本田透の本をほぼ読んでいないわけで、自分のスルー力・いい加減さ・何よりも知ったかぶりも堂に入ってきたなあ、と。宇野『ゼロ年代』の第二回を今頃読んだ。異論はないわけではない。右肩上がりだった戦後日本経済を底流に持った論壇(おそらく進歩主義ポストモダニズムもこれに幾分かは根拠をおいている)において、90年代以降の未曾有の不況には明らかに何かがあったと愚考する。だが、宇野の文章には「不況」って文字は出てこない。95年ってのは経済史的にみると、85年から膨れ上がったバブル景気が90年ごろに弾けて、終息していった年だ。バブル景気が終わって、「逆バブル」というかバブルの反省が終わったぐらいの年に、宮台はまったり生きろと言い、コヴァは日常に戻れと言った。でも、「まったり」と「日常」を生きようにも、「逆バブル」期以降に起こった金融通貨危機に代表される不況の本格化は、それを決して許さなかった、と。

ああ話が逸れた。

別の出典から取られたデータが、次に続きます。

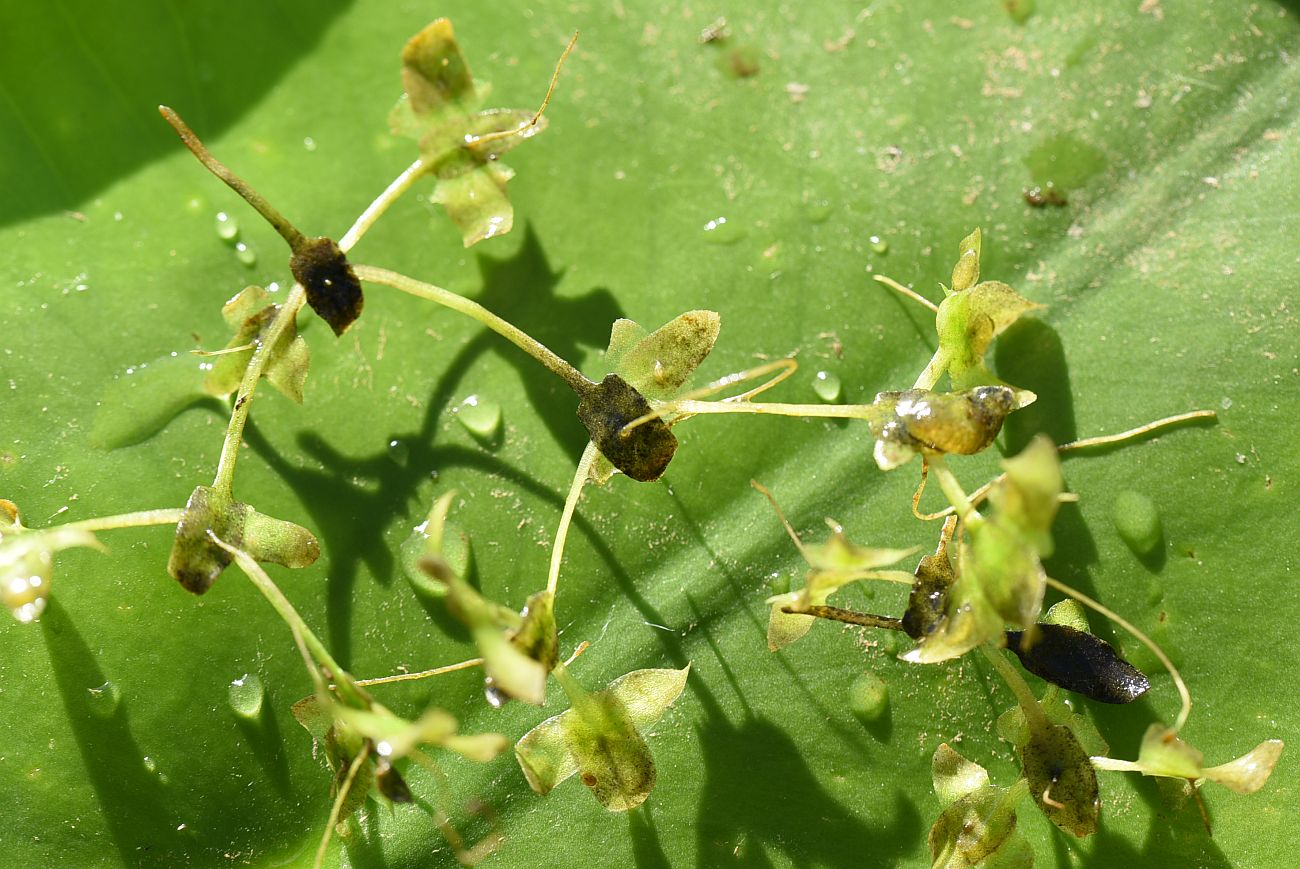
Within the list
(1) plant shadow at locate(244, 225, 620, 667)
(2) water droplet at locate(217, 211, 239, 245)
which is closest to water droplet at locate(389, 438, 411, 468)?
(1) plant shadow at locate(244, 225, 620, 667)

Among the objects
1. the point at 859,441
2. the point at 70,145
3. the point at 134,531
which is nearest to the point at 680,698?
the point at 859,441

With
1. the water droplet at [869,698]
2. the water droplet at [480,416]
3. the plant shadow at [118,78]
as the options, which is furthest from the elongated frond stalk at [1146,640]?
the plant shadow at [118,78]

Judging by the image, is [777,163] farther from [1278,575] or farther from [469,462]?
[1278,575]

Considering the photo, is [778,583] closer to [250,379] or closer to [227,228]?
[250,379]

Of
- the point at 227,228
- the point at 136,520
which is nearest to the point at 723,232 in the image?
the point at 227,228

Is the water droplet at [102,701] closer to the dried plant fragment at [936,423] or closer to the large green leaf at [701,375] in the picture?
the large green leaf at [701,375]

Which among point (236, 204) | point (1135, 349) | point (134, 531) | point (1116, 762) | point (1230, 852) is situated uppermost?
point (236, 204)

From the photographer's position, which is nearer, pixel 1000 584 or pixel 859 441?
pixel 1000 584
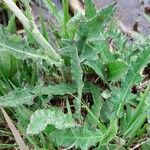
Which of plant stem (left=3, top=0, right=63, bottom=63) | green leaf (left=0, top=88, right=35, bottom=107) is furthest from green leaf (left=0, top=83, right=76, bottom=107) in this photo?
plant stem (left=3, top=0, right=63, bottom=63)

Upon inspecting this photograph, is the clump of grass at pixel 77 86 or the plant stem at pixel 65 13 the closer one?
the clump of grass at pixel 77 86

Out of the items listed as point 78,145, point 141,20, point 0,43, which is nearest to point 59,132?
point 78,145

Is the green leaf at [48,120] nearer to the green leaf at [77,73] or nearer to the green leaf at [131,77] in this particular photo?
the green leaf at [77,73]

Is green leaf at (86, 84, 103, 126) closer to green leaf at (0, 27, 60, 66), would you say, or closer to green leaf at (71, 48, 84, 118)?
green leaf at (71, 48, 84, 118)

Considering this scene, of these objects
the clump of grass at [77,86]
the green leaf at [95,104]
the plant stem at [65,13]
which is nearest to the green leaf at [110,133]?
the clump of grass at [77,86]

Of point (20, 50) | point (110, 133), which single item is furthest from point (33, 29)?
point (110, 133)

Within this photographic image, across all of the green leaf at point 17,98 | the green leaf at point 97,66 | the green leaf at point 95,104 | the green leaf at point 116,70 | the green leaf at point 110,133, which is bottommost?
the green leaf at point 110,133

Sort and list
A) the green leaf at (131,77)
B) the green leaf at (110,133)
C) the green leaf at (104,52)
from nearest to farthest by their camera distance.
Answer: the green leaf at (110,133) → the green leaf at (131,77) → the green leaf at (104,52)
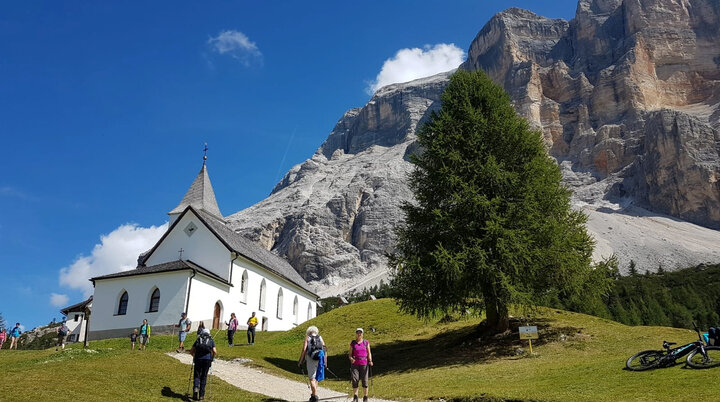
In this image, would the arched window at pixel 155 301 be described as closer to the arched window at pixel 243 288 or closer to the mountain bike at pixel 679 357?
the arched window at pixel 243 288

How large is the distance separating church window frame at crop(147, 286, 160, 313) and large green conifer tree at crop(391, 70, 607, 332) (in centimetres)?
1985

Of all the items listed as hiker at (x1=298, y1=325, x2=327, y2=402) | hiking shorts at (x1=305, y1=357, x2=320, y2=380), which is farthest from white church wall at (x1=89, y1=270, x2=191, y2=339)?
hiking shorts at (x1=305, y1=357, x2=320, y2=380)

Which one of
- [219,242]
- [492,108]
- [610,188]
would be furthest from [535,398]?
[610,188]

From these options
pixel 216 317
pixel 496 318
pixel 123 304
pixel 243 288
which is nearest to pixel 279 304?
pixel 243 288

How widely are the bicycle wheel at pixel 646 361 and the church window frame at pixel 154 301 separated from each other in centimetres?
3115

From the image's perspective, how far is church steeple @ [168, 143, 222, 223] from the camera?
180 feet

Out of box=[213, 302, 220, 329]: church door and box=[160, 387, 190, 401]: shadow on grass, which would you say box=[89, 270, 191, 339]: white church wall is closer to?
box=[213, 302, 220, 329]: church door

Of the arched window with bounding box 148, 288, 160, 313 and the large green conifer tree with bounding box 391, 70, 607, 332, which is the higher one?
the large green conifer tree with bounding box 391, 70, 607, 332

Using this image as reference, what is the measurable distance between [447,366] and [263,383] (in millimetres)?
8292

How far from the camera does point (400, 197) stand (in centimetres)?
19475

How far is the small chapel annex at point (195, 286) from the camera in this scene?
121 feet

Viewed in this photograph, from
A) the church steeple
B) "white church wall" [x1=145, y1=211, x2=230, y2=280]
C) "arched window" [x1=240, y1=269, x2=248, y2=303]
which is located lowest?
"arched window" [x1=240, y1=269, x2=248, y2=303]

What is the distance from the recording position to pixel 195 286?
122ft

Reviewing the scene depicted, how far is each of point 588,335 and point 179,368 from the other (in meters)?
18.5
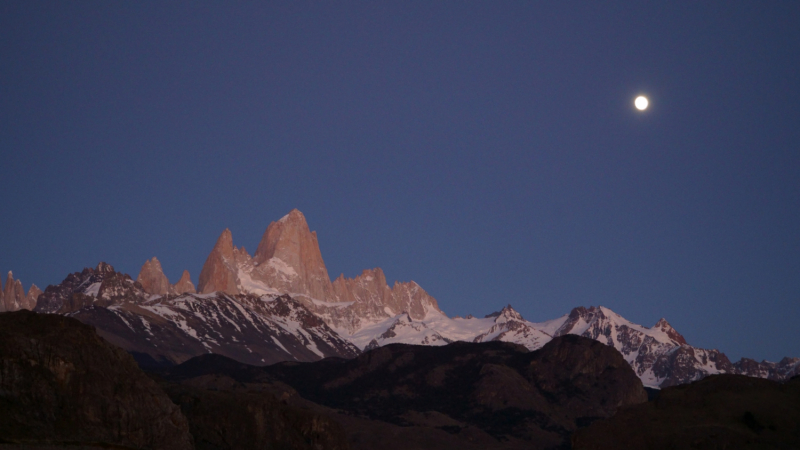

宇野の細部は素晴らしい。彼は

美少女(ポルノ)ゲーム

と書く。この毒の吐きよう。んで「美少女ゲームはやはり女性への抑圧なので、私は敢えてこう書く」とか言い訳せずに、単に

美少女(ポルノ)ゲーム

って書く。この速度感とぶった切りっぷり。んで重要ではない部分で、他人を不快にさせることをサラりと書いて、何もなかったかのように、そんなこと当たり前じゃん馬鹿野郎とばかりに、次次と論を進めていく彼の趣味の良さには頭が下がる。ゴーゴーもっとやれ!趣味のいい人間は基本的に信用できる。よって彼の論考は素晴らしい。たぶん。細部こそが全てだ。それがオタク道だ。たぶん。